Normal to Ellipse and Angle at Major Axis

Question

I've tried to detail my question using the image shown in this post.

Consider an ellipse with 5 parameters $(x_C, y_C, a, b, \psi)$ where $(x_C, y_C)$ is the center of the ellipse, $a$ and $b$ are the semi-major and semi-minor radii and $\psi$ is the orientation of the ellipse.

Now consider a point $(x,y)$ on the circumference of the ellipse. The normal at this point on the circumference of the ellipse intersects the major axis at a point $(x_D, y_D)$. This normal makes an angle $/phi$ with the major axis. However, the angle subtended by this point at the center of the ellipse is $\theta$. For a circle, $\theta = \phi$ for all points on its circumference because the normal at the circle is the radial angle subtended by the point on the circumference.

Is there a relationship between the angles $\theta$ and $\phi$ for an ellipse.

For some context, I am trying to "extract" points from the circumference of an ellipse given its parameters $(x_C, y_C, a, b, \psi)$. For such an ellipse, I start from $(x_C, y_C$) and with angle $\theta = 0^\circ$ and I start sweeping until $360^\circ$. Using the equation $\left[\begin{array}{c} x \\ y\end{array}\right] = \left[\begin{array}{c c} \cos(\theta) & -\sin(\theta) \\ \sin(\theta) & \cos(\theta) \end{array}\right] \left[\begin{array}{c} a\cos(\psi) \\ b\sin(\psi) \end{array}\right]$, I get the $(x,y)$ location of the point that is supposed to be on the ellipse circumference. I then look up this location in a list of "edge" points. Along with this list of edge points, I also have gradient angle information for each edge point. This corresponds to the angle $\phi$.

Here is the crux of the question, for a circle, I am confident that the edge point lies on the circumference of the circle if $|\theta - \phi| < \text{threshold}$. But, for an ellipse, how do I get a similar relationship ?

Data extract:
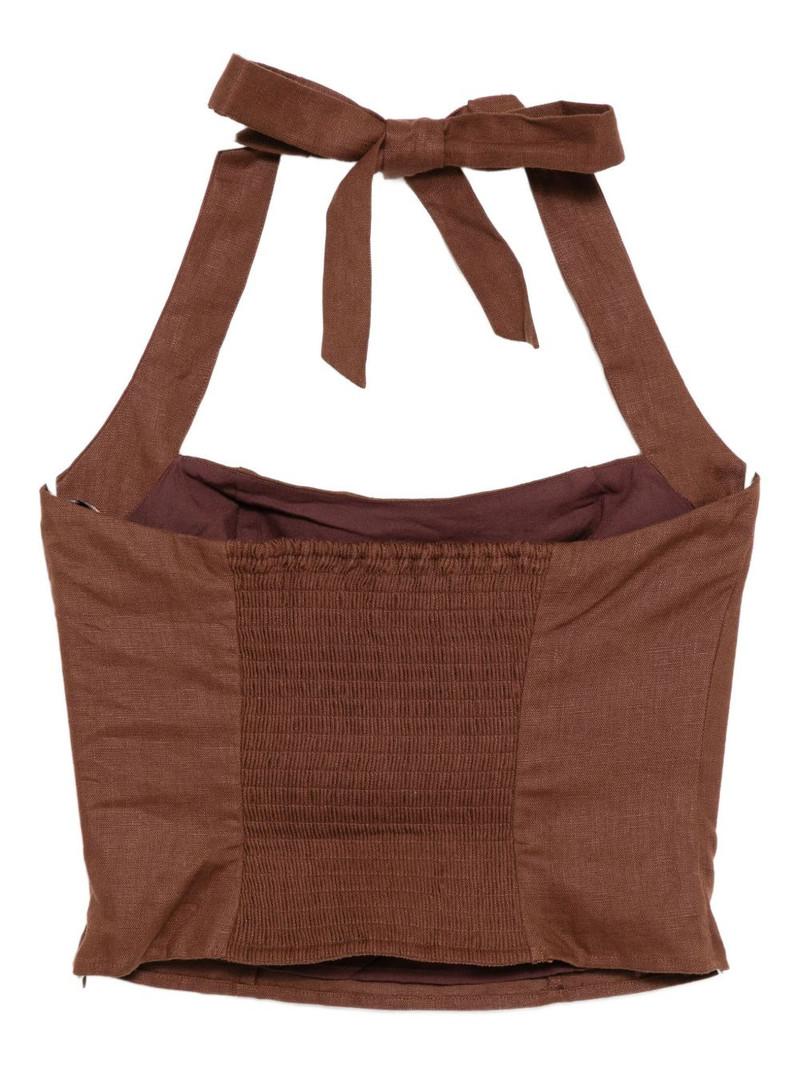 Reformation Malika top outlook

Required work:
[1] Rewrite the ellipse question from "I've tried to" to "on the circumference.", putting "perimeter" wherever "circumference" appears.
[2] Answer from the ellipse question:
(a) What do $a$ and $b$ stand for?
(b) Over what range of angles is $\theta$ swept?
(c) For a circle, what condition makes the asker confident that an edge point lies on the circumference?

Results for the exercise:
[1]
I've tried to detail my question using the image shown in this post.

Consider an ellipse with 5 parameters $(x_C, y_C, a, b, \psi)$ where $(x_C, y_C)$ is the center of the ellipse, $a$ and $b$ are the semi-major and semi-minor radii and $\psi$ is the orientation of the ellipse.

Now consider a point $(x,y)$ on the perimeter of the ellipse. The normal at this point on the perimeter of the ellipse intersects the major axis at a point $(x_D, y_D)$. This normal makes an angle $/phi$ with the major axis. However, the angle subtended by this point at the center of the ellipse is $\theta$. For a circle, $\theta = \phi$ for all points on its perimeter because the normal at the circle is the radial angle subtended by the point on the perimeter.

[2]
(a) The semi-major and semi-minor radii of the ellipse.
(b) From $0^\circ$ until $360^\circ$.
(c) $|\theta - \phi| < \text{threshold}$.